NTB scanpix, Berit Roald, Associated Press
The President of Israel, Shimon Peres answers questions at a press meeting on the first day of his official visit to Norway in Oslo,Monday May 12, 2014. Israeli president and Nobel Peace Prize laureate Shimon Peres arrived in Norway amid political anger and protests over Israel's policies in the occupied territories. . Shimon Peres, 90, who won the Nobel Peace Prize in 1994 for his part in the Oslo Peace Accords, is the first Israeli head of state to visit the country.
STAVANGER, Norway — Israeli President Shimon Peres was met by political anger and protests over his country's policies in the occupied territories during a visit to Norway Monday.
The 90-year-old Peres, who won the Nobel Peace Prize in 1994 for his role in trying to bring Israel and the Palestinians together in Norwegian-mediated peace talks known as the Oslo Accords, is the first Israeli head of state to visit the country.

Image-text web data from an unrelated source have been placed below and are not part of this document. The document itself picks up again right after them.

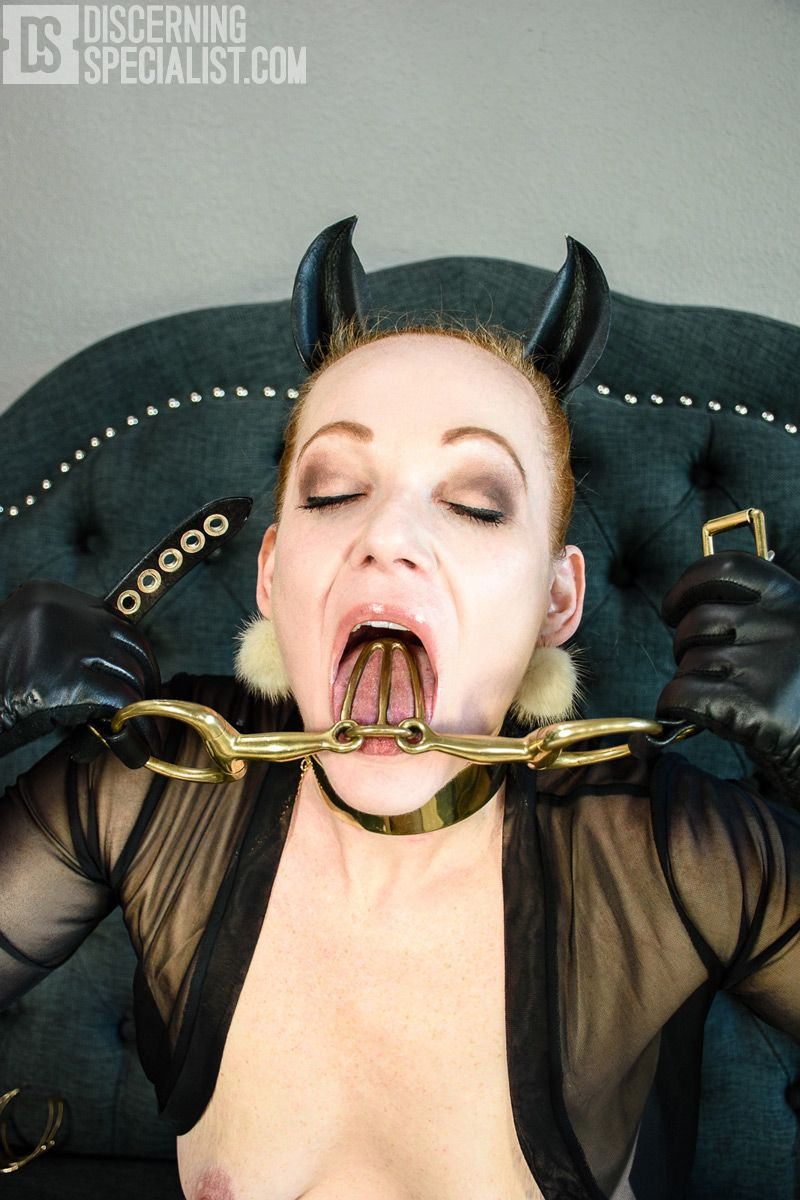 Bdsm story holes with tounge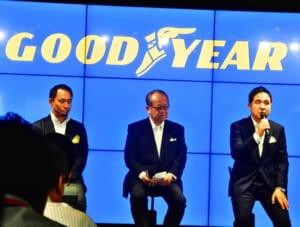 左からマーケティング本部長の有田氏、金原社長、技術本部長の野村氏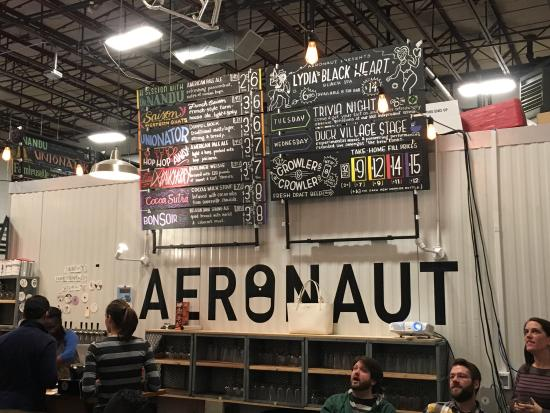 Somerville, MA: Aeronaut Brewing Co.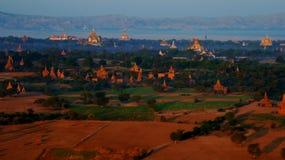 Ballooning in de dageraad over Bagan stock afbeeldingen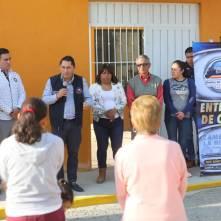 Inaugura alcalde Raúl Camacho electrificación en Azoyatla 3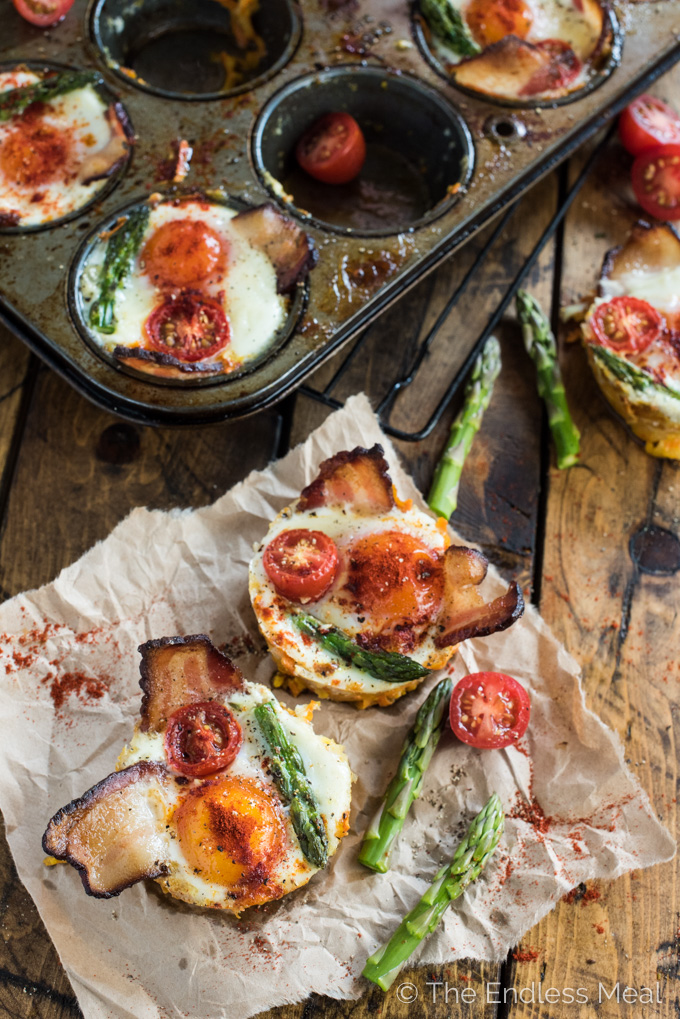 Bacon and Egg Cups can be made ahead and are a great grab and go breakfast for busy weekday mornings. They're also pretty enough to serve for a special weekend brunch and are naturally paleo and gluten-free. | theendlessmeal.com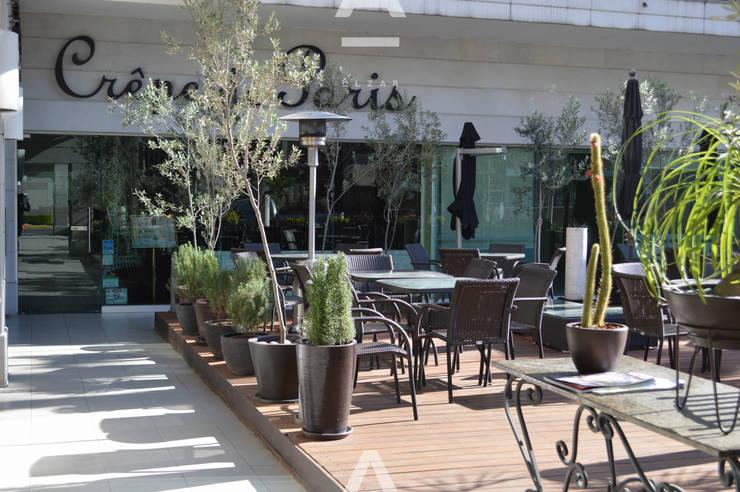 Crepe de Paris : Restaurantes de estilo  por Álzar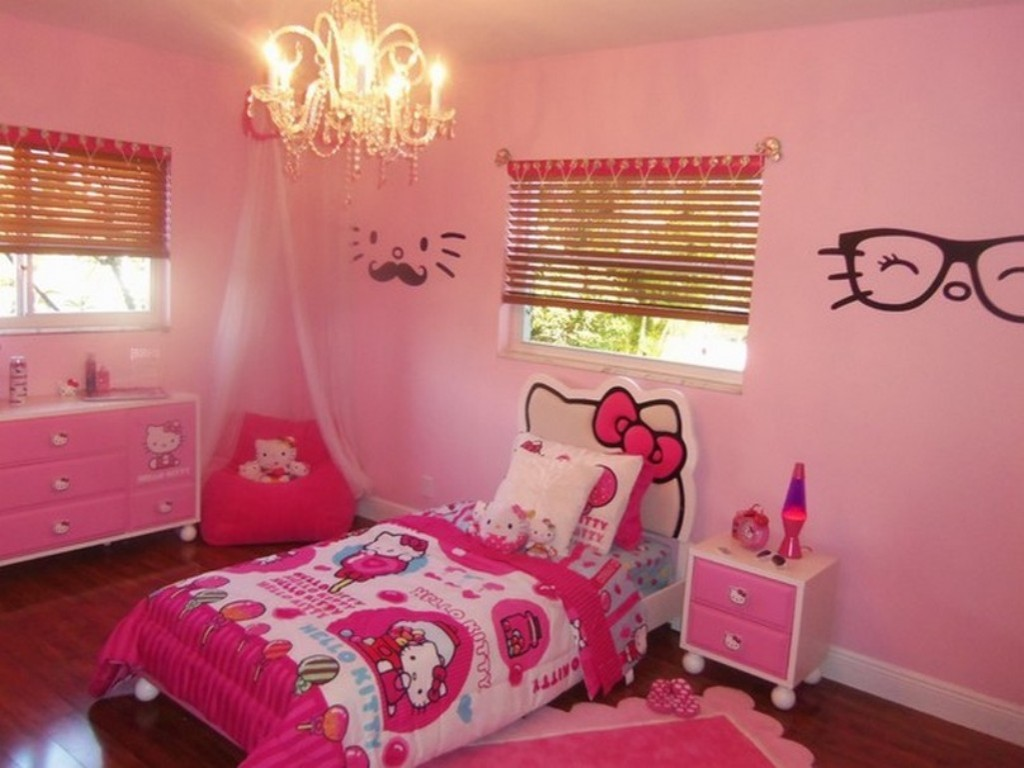 Image of: Hello Kitty Room Design
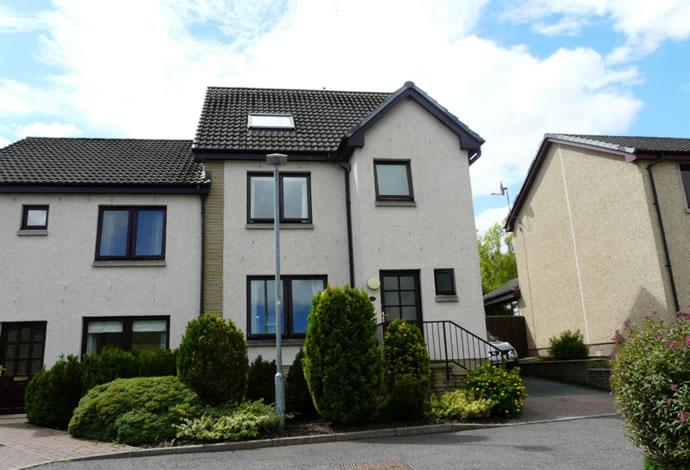 4 Bedrooms Semi Detached House for sale in 14 Knowepark Gardens, Galashiels, TD1 1TA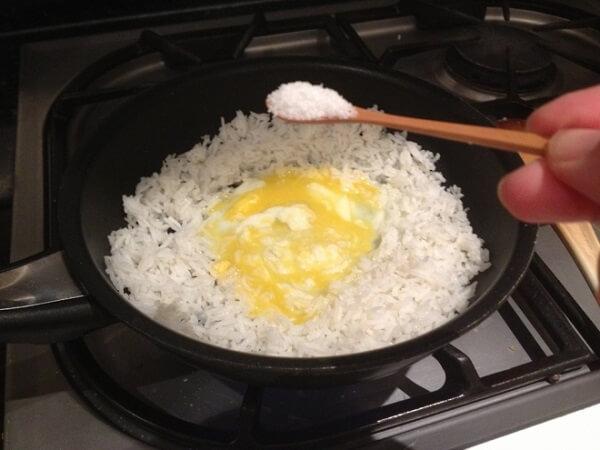 Khi cơm đã tơi ra bạn cho hết phần lòng đỏ trứng đã đánh vào cơm - Ảnh Internet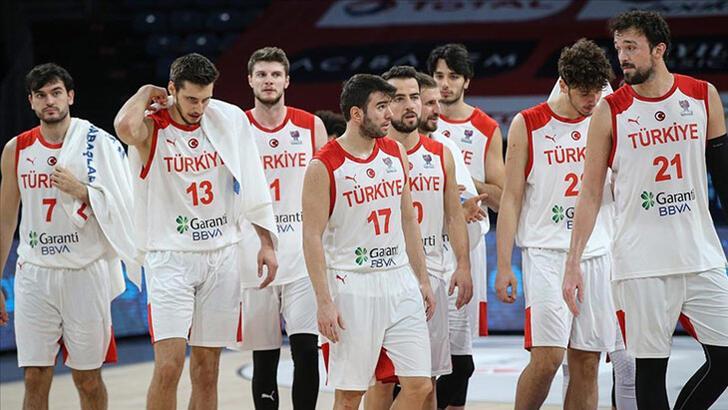 A Milli Erkek Basketbol Takımı yurda döndü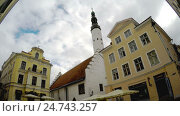 Купить «Old city, Tallinn, Estonia. Holy Spirit Church», видеоролик № 24743257, снято 20 декабря 2009 г. (c) Куликов Константин / Фотобанк Лори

Norway's King Harald, who plays a ceremonial role and is not part of the government, welcomed Peres to the royal palace on Monday as police dispersed demonstrators outside. More protests were planned by 24 organizations.
"When the government invites the Israeli president on a state visit, one can only ask what signal Norway wants to send," said Kathrine Jensen, head of the Norwegian Palestine Committee. She demanded that the Norwegian government "condemn Israeli occupation policy and their human rights abuses."
Norwegian-Israeli relations have soured over the past decade as Norway's left-leaning governments took a critical stance against Israel. Unlike many western countries, Norway refused to classify Gaza's Islamic Hamas rulers as terrorists, and the government's rich oil fund has divested shares in companies accused of contributing to building Israeli homes in the West Bank.
Peres, who as foreign minister shared the peace prize in 1994 with the late Israeli Prime Minister Yitzhak Rabin and Palestinian leader Yasser Arafat, appeared unfazed by the protests.
He told reporters after meeting King Harald that he enjoyed visiting Norway, which he described as "a pearl of humanity."
Despite the recent collapse of U.S.-backed Mideast peace talks, Peres said the chance for peace has not been lost.
"Neither we nor the Palestinians have any other alternative but peace," Norwegian broadcaster NRK quoted Peres as saying in a speech at an Oslo synagogue.